By Graeme Kennedy
Friday 15th March 2002 |
Text too small? |
The 82% government-owned New Zealand carrier had begun similar negotiations with Sir Richard Branson's cut-price airline before logistics giant Patrick Corporation bought 50% of the company this week for $A260 million.
Air New Zealand needs a guaranteed Australian passenger flow to replace traffic generated by its former 100%-owned subsidiary Ansett, which collapsed last month, leaving it with a $376.5 million loss for the half-year to December 31.
Virgin Blue's own plans to operate on the Tasman and domestically in New Zealand are understood to have been temporarily shelved as the carrier instead focuses on strengthening its position against Qantas in the Australian domestic market.
The airline initially wants to lift its market share from about 15% to 30%. Patrick managing director Chris Corrigan said having watched Virgin grow from two aircraft to 16 in just 20 months and with another seven to be delivered this year he had "every confidence" in the company's expansion plans.

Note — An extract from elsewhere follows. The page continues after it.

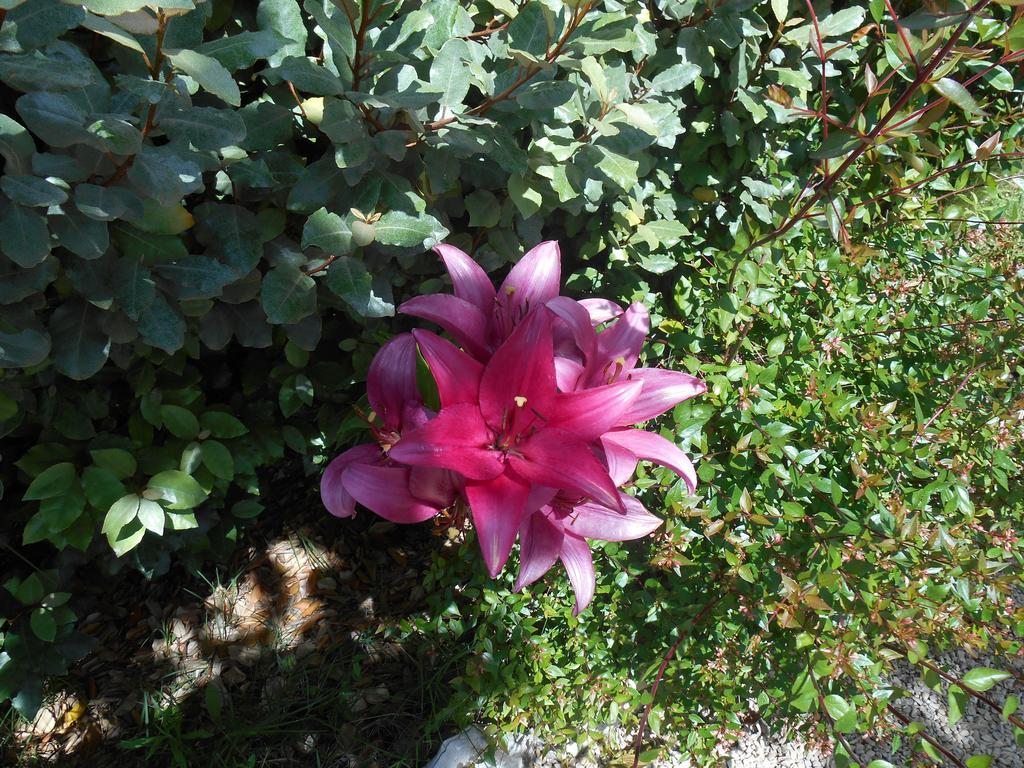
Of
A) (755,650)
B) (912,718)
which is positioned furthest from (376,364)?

Mr Corrigan said Virgin Blue, with about 1500 staff and routes to all Australian states and territories, could operate international services "in the future."
"Virgin Blue has changed the face of Australian aviation by bringing friendly, efficient and low-cost service to the Australian public," he said.
Sir Richard described Patrick as the ideal partner for his Australian subsidiary - "one of the most innovative in the Asia-Pacific region."